Néanmoins, il serait trop simple de considérer que ce qui a précédé Nietzsche valait mieux que lui. Comme l'a fait remarquer Heidegger, Nietzsche est plus exactement la réalisation de la philosophie telle qu'elle s'est bâtie depuis les présocratiques. Nietzsche annonce l'annihilation de la raison mais cette annihilation est le produit du rationalisme lui-même. Le rationalisme consiste en cet a priori selon lequel c'est par la raison, et non les sens, que la vérité peut être découverte (c'est-à-dire, pour faire simple, par des théories, des concepts, des théorèmes, généralement mathématiques). En ce que le rationalisme suppose de laisser la détermination de la vérité en tant que certitude à l'esprit qui pense, indépendamment de ce qui est pensé, il laisse ce dernier sous l'emprise de la subjectivité du sujet pensant. Nietzsche accomplit le processus jusqu'au bout : la vérité, conçue en termes de valeurs, n'est plus que ce que le sujet pense d'elle.

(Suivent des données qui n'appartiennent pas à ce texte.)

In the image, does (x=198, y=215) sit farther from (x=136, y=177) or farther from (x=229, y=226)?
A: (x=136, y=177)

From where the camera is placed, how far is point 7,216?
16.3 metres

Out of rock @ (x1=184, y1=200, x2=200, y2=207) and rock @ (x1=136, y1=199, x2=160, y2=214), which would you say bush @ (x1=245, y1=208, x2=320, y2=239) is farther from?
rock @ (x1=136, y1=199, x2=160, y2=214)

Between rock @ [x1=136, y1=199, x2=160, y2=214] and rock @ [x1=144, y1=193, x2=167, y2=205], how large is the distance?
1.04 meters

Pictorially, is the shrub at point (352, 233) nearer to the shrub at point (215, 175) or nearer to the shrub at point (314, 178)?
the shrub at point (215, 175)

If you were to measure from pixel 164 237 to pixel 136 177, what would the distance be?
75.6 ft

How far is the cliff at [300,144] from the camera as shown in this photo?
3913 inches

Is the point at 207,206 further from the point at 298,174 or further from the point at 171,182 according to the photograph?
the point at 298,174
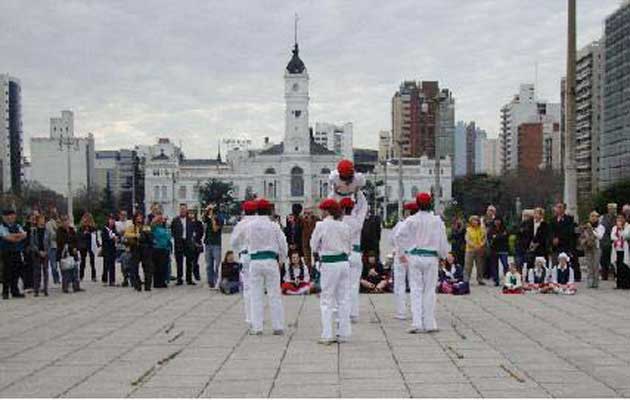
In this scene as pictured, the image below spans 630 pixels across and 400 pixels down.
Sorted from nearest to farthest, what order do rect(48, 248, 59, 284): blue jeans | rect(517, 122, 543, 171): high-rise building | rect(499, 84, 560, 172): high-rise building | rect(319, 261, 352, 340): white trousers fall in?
rect(319, 261, 352, 340): white trousers, rect(48, 248, 59, 284): blue jeans, rect(517, 122, 543, 171): high-rise building, rect(499, 84, 560, 172): high-rise building

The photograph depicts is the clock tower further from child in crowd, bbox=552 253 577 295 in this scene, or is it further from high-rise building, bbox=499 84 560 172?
child in crowd, bbox=552 253 577 295

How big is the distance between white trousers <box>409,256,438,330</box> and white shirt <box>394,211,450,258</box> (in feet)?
0.57

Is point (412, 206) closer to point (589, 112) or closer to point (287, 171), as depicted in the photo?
point (589, 112)

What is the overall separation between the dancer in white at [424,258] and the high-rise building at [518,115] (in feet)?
498

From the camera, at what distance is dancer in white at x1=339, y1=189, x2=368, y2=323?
12617mm

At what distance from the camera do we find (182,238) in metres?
20.2

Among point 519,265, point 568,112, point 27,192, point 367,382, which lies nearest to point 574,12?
point 568,112

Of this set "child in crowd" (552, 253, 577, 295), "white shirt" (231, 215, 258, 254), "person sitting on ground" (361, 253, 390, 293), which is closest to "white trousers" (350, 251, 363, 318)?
"white shirt" (231, 215, 258, 254)

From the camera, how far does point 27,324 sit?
1316cm

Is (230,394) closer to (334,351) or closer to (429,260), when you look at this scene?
(334,351)

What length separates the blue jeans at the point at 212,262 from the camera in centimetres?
1947

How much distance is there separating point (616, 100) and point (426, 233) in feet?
240

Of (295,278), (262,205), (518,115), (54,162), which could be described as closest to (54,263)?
(295,278)

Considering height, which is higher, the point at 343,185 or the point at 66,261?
the point at 343,185
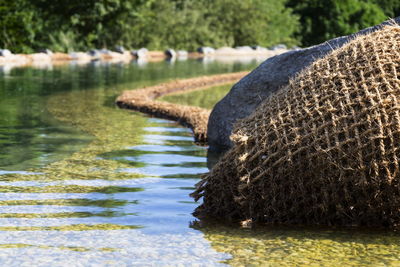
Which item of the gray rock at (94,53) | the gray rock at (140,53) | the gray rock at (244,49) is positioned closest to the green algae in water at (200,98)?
the gray rock at (94,53)

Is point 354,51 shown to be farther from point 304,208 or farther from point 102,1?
point 102,1

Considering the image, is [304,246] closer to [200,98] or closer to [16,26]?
[200,98]

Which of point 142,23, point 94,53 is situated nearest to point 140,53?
point 142,23

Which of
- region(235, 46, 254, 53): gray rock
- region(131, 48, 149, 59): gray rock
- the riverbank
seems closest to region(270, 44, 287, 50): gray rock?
the riverbank

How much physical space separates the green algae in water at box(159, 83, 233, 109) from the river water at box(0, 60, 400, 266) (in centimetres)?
393

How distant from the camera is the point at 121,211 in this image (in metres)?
6.43

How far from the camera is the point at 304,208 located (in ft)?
19.2

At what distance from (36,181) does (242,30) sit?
47425 mm

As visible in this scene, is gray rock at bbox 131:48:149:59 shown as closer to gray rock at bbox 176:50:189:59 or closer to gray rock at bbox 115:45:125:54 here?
gray rock at bbox 115:45:125:54

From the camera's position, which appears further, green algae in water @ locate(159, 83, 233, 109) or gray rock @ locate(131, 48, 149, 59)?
gray rock @ locate(131, 48, 149, 59)

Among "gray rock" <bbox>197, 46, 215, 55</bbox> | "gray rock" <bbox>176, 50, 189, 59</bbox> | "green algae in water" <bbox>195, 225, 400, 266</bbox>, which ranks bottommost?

L'opposition entre déraison et rationalisme n'est donc pas exactement l'enjeu de notre époque, comme on pourrait être spontanément porté à le croire, puisque cette déraison est très exactement le produit du rationalisme (la théorie du genre n'est, par exemple, qu'une suite continue de ratiocinations abusives sans prise avec la réalité). Il n'en demeure pas moins que la pensée de Nietzsche a aujourd'hui des conséquences profondes et désastreuses qui figurent au premier chef de ce que notre temps impose comme défis.